From that point on, ‘doors started opening’. As well as winning TV roles in Brief Encounters and An Inspector Calls, Chloe played the love interest of a man with a severe speech impediment in the The Stutterer, which won the 2016 Oscar for best short film (‘the Oscars felt like being at a fairground – we were drinking and having fun; it was so surreal to be there for a little project I never expected would amount to much’). She also had a small part as Julie Karegina in the BBC adaptation of War & Peace that year.
But it was being cast in To Walk Invisible that proved pivotal. ‘I read the script and had that rare reaction where I thought, “This is mine.” I had read Wuthering Heights and Jane Eyre and loved the Brontës, so it was the most amazing moment when I got the part. Emily was complex and intelligent; it’s so rare to be able to portray a woman in a period drama who answers to no one and is totally true to herself. Sally [Wainwright, the writer/director] did such a good job of creating the inner lives of the sisters and their relationship to each other with such humour.’ Chloe’s performance earned her reviews as the ‘standout star’ of the film and brought her a new level of attention, though she insists selfie requests and the like are still few and far between. ‘I do remember the day after it aired, though. I went swimming in Edinburgh and the girl working at the pool was, like, “Weren’t you in that thing last night?”’
Chloe maintains a relatively anonymous life between her home in Islington, North London, and Edinburgh, where she returns as often as possible to see her parents and revisit old haunts. ‘I love walking by the river in Stockbridge, the area where my mum lives, and climbing the hill behind Holyroodhouse [the Queen’s Scottish residence], where it feels like you’re in the middle of nowhere.’
Though she has never been ‘massively interested’ in the monarchy – ‘they’re just people, as far as I’m concerned’ – Chloe loved being a part of a series as popular as The Crown. ‘When you humanise any subject matter with excellent writing and acting, it becomes fascinating. It is odd, though, that we are portraying people who are still alive: I do wonder if they watch it and, if so, how that feels for them. I’m sure there are moments when they’re, like, “Well, that didn’t happen!” It must be quite painful if they feel misrepresented, but it is drama. What I like most about it is that it is not a reverential show. [Creator Peter Morgan] didn’t shy away from casting a critical eye on the attitudes towards women back then and the dark side of our colonial history.’
Chloe’s character Eileen Parker was portrayed by the series as ‘livid’ at the way she was treated – both by her errant husband and the self-interested royal establishment, which tried to hush up the scandal. Chloe read Step Aside for Royalty, the book Eileen wrote about her experience, but wasn’t able to track her down, ‘so I had to imagine what it all would have feltlike to depict her as truthfully as possible. She tried to handle things sensitively, aware of the barriers that existed to a woman divorcing her husband, but became increasingly bitter as she felt betrayed.’
In Troy, Chloe is in a very different position, playing a character from Greek mythology, but the themes, she insists, are ‘pretty universal. It’s about war – and that, sadly, is always with us. Andromache lives in the palace and is part of the Trojan royal family; she plays a crucial role in how things unfold. There is a parity between Hector [Tom Weston-Jones] and Andromache in their marriage. They are part of what feels like a modern, cosmopolitan society, and all of that goes when Troy falls. You see the scale of what was lost: a world that was very progressive. It was nice to be part of portraying an ancient society where as a woman you’re not confined to a passive role.’ (She jokingly refers to the series as ‘The Real Housewives of Troy’ on her Instagram.)

ACTIONS TO TAKE →
- 1) Reproduce word for word the stretch of the profile of the actress Chloe that opens with the words containing "From that point" and closes with "Peace that year.".
- 2) Carry on the profile of the actress Chloe, starting right after its final sentence.

EXTRACTED INFORMATION →
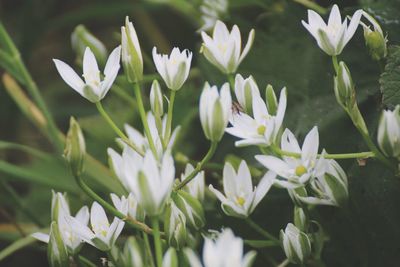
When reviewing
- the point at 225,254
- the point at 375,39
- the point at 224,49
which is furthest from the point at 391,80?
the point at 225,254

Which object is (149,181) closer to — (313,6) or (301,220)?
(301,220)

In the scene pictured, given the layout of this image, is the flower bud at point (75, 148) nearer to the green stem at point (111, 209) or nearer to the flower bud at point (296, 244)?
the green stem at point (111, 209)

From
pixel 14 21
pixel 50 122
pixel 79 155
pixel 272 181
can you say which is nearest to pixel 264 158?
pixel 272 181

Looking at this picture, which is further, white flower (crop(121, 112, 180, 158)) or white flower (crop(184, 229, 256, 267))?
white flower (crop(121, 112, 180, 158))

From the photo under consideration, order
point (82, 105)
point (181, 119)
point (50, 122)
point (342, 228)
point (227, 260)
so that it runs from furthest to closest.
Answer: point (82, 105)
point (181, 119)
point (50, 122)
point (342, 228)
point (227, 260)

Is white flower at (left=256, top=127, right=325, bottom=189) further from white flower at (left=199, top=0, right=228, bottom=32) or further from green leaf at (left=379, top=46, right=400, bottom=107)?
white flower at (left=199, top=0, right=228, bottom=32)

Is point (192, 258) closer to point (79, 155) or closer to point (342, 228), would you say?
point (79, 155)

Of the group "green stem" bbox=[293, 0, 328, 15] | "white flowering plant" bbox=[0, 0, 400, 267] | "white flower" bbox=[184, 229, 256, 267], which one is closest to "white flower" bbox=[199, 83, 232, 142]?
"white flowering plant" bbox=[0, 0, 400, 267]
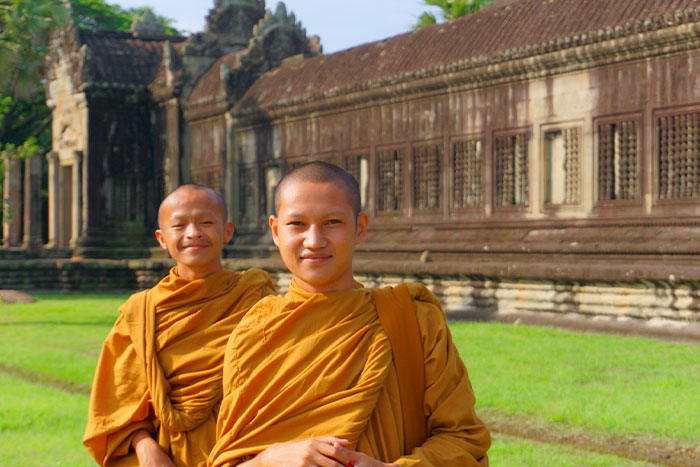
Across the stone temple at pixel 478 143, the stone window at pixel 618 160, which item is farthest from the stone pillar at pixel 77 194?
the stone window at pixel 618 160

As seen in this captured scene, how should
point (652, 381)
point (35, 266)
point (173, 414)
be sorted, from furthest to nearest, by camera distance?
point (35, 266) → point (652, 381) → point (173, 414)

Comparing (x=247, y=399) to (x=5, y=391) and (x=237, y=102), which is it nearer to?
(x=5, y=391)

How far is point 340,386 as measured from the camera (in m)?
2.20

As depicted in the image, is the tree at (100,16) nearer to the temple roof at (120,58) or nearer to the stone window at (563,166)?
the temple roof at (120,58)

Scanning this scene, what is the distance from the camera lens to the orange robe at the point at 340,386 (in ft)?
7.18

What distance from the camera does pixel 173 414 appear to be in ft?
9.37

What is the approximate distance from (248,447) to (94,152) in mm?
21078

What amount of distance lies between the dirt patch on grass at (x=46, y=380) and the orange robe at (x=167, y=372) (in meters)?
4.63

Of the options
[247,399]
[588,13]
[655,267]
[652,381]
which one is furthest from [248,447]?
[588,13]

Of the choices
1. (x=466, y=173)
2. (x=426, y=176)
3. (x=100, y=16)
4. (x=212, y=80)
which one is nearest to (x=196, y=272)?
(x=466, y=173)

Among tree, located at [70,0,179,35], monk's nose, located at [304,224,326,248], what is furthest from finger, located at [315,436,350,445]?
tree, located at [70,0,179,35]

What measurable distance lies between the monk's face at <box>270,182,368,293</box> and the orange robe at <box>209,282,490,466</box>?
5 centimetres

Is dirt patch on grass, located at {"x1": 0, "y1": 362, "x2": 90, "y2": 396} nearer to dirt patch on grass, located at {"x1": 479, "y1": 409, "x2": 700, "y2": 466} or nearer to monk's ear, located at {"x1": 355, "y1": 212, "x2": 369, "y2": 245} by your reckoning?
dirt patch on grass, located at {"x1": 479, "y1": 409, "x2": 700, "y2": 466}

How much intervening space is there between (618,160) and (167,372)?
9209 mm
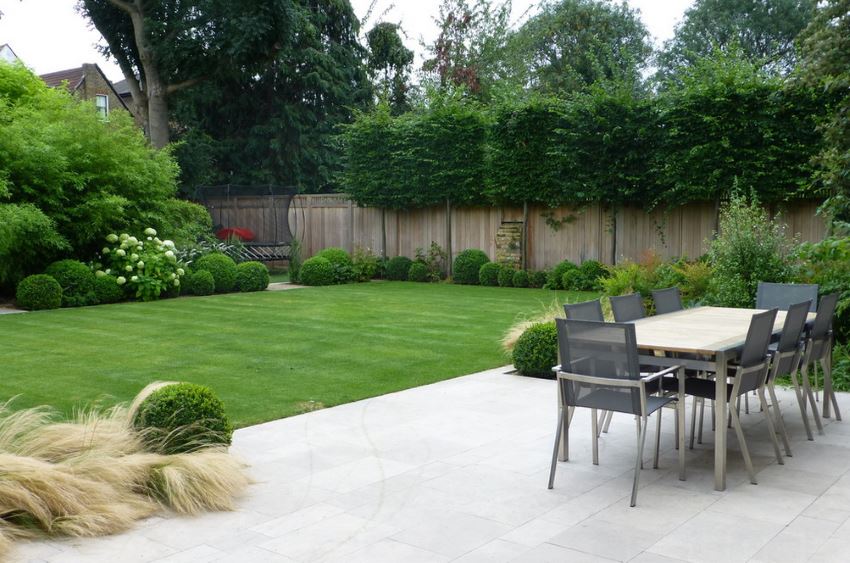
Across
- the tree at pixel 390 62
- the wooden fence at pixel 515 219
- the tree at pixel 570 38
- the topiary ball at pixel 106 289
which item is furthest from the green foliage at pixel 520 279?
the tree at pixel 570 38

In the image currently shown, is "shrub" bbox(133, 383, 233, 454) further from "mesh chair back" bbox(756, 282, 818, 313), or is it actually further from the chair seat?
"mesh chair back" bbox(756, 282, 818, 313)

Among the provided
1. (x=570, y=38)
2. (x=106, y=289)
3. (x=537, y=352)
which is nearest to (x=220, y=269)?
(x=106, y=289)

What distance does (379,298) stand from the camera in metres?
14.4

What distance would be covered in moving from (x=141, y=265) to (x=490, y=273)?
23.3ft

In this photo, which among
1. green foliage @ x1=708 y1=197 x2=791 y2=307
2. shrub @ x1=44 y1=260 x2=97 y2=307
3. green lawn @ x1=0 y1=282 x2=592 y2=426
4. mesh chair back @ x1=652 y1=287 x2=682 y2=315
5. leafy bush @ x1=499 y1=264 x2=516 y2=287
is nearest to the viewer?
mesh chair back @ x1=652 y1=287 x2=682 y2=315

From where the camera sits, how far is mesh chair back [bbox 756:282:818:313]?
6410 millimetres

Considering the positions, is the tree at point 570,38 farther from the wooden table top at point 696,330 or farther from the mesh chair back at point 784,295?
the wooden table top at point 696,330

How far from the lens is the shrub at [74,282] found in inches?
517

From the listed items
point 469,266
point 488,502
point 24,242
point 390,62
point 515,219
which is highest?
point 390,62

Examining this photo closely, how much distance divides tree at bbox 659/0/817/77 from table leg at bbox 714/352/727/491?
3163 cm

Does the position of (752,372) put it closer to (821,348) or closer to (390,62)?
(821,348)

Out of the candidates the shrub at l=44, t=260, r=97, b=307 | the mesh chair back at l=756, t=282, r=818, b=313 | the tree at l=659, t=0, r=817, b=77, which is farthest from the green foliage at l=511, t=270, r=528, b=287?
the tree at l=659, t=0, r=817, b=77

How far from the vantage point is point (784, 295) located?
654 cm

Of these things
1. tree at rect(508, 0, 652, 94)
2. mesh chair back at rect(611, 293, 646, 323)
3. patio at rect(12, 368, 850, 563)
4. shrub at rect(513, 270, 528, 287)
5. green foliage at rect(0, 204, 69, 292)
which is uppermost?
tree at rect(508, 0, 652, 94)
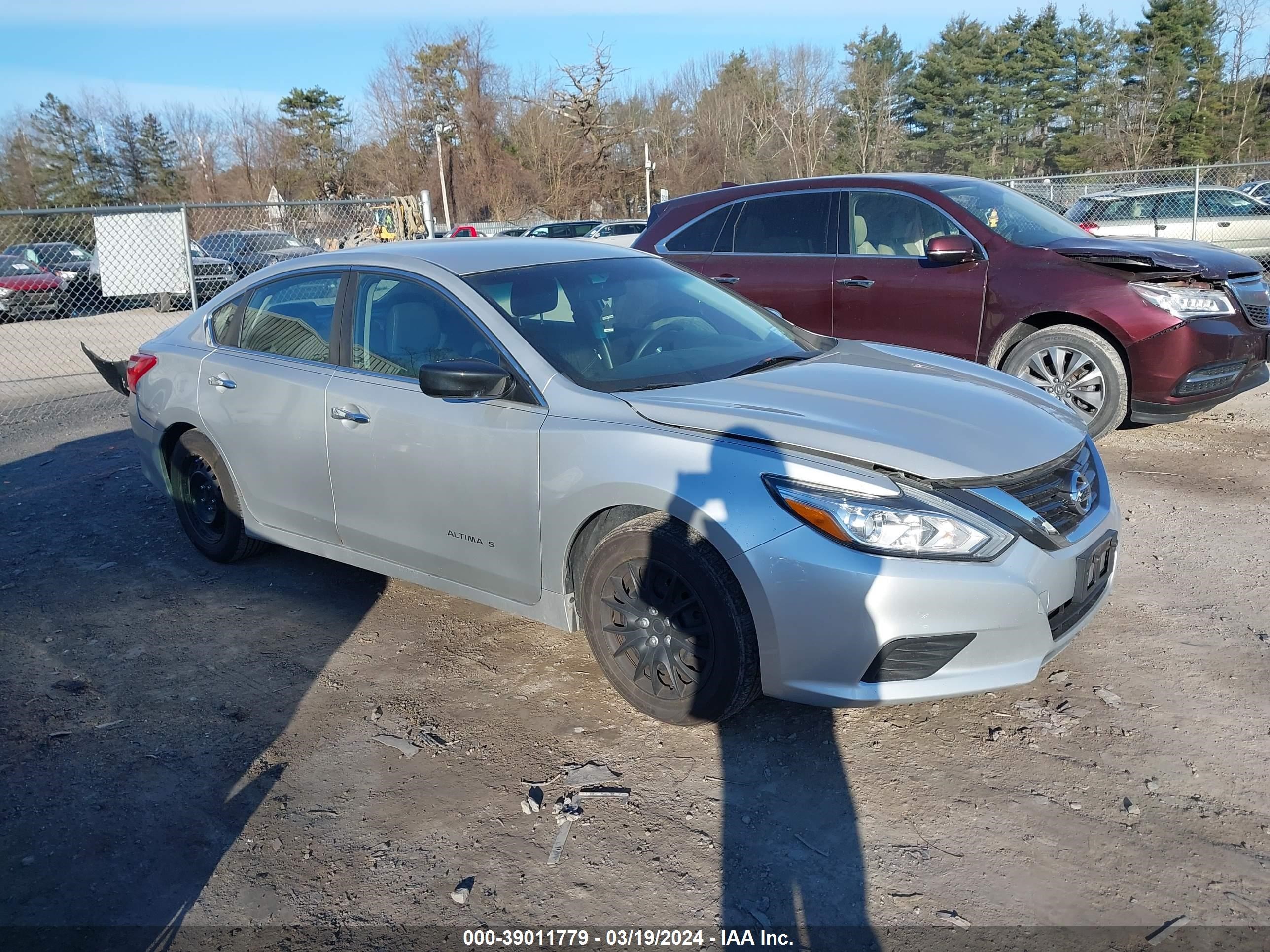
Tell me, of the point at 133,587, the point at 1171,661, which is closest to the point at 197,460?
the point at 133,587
...
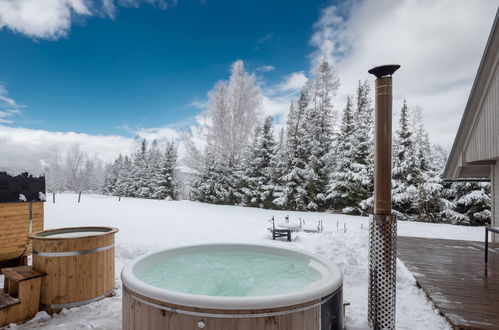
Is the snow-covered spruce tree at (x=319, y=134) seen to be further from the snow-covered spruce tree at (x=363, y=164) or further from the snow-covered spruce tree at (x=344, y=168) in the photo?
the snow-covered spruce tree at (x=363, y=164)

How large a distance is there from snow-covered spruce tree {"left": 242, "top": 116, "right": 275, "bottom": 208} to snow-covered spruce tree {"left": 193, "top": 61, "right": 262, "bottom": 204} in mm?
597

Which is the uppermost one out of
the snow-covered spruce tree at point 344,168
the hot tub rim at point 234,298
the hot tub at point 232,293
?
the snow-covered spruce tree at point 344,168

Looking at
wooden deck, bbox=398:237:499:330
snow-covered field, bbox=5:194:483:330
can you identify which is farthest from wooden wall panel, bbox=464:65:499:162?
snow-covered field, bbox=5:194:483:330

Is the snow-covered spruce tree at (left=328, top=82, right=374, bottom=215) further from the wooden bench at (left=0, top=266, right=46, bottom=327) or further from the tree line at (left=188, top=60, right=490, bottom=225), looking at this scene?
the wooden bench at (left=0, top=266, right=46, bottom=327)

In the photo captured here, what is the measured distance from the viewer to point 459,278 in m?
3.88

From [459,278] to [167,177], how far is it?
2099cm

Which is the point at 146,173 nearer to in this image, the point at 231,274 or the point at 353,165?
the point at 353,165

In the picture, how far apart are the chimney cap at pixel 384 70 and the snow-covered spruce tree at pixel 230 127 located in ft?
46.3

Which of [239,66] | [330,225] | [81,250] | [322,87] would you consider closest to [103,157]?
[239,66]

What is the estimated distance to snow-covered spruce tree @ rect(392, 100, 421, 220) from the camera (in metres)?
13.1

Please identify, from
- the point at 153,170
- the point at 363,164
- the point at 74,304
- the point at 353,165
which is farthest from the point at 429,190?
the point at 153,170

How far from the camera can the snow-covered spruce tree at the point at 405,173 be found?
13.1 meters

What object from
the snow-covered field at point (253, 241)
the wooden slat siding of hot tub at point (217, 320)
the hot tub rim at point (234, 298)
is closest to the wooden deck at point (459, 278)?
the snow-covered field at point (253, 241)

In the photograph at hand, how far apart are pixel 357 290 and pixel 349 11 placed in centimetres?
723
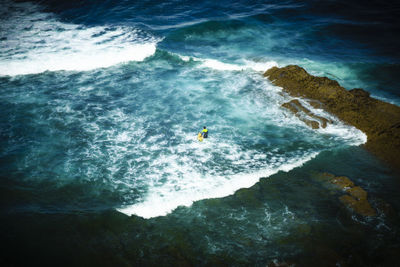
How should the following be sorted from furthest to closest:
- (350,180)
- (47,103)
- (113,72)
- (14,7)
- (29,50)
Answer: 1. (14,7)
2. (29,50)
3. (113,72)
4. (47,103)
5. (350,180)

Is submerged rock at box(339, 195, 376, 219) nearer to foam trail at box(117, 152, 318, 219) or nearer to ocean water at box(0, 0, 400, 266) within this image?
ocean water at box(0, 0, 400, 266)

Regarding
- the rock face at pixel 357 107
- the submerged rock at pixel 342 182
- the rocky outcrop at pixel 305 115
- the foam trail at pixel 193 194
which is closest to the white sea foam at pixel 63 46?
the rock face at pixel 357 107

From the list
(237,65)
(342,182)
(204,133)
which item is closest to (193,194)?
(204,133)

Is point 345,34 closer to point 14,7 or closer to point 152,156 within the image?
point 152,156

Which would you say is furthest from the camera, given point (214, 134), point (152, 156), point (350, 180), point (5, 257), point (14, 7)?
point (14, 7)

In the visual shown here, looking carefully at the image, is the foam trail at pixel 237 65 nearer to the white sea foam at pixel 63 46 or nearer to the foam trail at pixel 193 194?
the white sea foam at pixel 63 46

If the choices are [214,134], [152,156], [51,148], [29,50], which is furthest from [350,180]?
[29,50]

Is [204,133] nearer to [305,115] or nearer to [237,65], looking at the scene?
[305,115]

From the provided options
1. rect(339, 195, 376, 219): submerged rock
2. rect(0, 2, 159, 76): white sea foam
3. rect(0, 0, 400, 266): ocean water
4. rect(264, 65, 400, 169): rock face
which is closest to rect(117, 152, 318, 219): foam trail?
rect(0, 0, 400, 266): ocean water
---
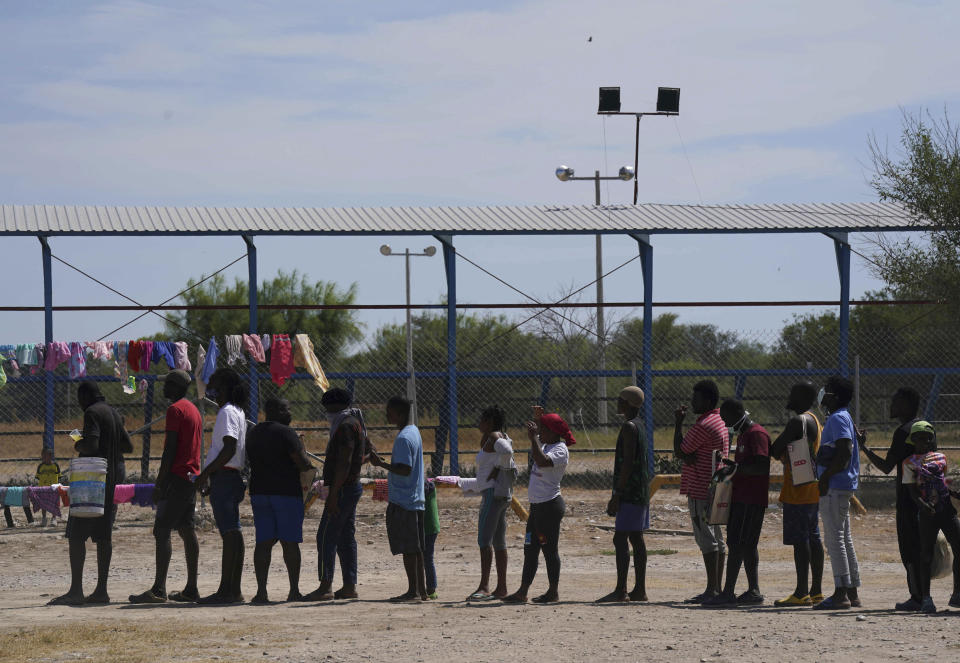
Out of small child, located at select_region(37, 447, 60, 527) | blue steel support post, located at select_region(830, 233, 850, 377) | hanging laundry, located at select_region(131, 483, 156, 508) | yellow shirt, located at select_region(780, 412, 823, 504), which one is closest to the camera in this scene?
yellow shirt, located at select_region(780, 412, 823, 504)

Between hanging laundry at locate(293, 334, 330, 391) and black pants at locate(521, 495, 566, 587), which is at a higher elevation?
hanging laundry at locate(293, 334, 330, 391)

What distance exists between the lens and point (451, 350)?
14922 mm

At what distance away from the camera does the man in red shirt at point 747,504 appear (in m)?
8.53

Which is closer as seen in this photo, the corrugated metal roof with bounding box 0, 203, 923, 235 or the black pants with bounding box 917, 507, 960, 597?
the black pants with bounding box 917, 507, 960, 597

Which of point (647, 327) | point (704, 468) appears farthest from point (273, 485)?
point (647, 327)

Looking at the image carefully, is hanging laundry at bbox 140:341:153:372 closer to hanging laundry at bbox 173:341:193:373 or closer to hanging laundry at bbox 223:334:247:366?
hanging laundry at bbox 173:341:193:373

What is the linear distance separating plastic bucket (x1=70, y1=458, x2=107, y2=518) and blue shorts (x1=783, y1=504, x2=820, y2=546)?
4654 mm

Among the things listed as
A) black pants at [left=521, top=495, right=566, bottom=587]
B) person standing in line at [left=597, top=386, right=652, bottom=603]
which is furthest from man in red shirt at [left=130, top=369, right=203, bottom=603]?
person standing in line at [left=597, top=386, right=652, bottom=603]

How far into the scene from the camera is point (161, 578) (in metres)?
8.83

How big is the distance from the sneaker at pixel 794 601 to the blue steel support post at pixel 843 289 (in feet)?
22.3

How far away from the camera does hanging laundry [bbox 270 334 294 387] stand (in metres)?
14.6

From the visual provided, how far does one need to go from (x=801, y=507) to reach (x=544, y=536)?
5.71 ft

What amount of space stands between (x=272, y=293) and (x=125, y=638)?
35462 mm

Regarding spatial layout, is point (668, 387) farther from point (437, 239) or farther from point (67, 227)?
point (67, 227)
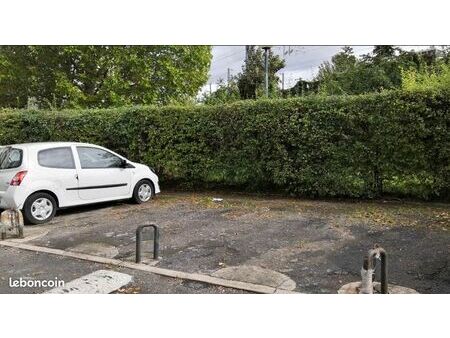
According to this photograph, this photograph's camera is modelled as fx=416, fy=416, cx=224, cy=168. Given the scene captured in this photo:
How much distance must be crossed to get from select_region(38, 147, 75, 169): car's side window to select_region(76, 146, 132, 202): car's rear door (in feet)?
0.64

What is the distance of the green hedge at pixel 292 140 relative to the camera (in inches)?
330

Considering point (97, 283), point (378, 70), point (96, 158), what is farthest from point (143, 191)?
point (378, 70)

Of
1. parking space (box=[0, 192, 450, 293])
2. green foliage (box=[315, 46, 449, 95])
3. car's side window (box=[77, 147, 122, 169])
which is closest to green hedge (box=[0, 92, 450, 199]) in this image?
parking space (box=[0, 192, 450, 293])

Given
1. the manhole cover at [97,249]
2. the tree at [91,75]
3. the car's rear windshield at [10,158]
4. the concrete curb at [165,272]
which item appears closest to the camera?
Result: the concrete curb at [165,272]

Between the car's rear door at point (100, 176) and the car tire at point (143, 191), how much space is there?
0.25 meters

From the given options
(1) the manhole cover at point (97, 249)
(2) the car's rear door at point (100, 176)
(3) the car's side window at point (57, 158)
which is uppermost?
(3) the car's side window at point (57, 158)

ANSWER LIST →
- 1)
From that point on, ‘doors started opening’. As well as winning TV roles in Brief Encounters and An Inspector Calls, Chloe played the love interest of a man with a severe speech impediment in the The Stutterer, which won the 2016 Oscar for best short film (‘the Oscars felt like being at a fairground – we were drinking and having fun; it was so surreal to be there for a little project I never expected would amount to much’). She also had a small part as Julie Karegina in the BBC adaptation of War & Peace that year.

- 2)
Chloe loved the six months they spent filming in South Africa; its ‘epic landscapes and vistas’ were perfect for Troy. The cast and crew lived in an apartment block together and Chloe, a keen horsewoman growing up, would ride with the wranglers employed to look after the horses. She spent her 30th birthday last August ‘galloping around outside Cape Town’. Between takes, they climbed Table Mountain and went on safari and shark-cage diving. ‘You get close to people quickly on set and become like a family, so it felt natural to celebrate my birthday with these people. When you finish shooting, that intensity dissipates, which can be hard. But I love the process, the way you get to know people so intimately, because you’re taking your skin off in front of each other.’
Chloe has stayed in touch with few friends from Edinburgh; instead, her pals are ‘people I’ve picked up along the way, mainly those I have worked with’. As many are from her time working in restaurants as from acting, she says. Downton Abbey actress Laura Carmichael, with whom she starred in the 2015 comedy Burn Burn Burn, is a ‘really close friend’. And she confirms she has a boyfriend, but declines to name him.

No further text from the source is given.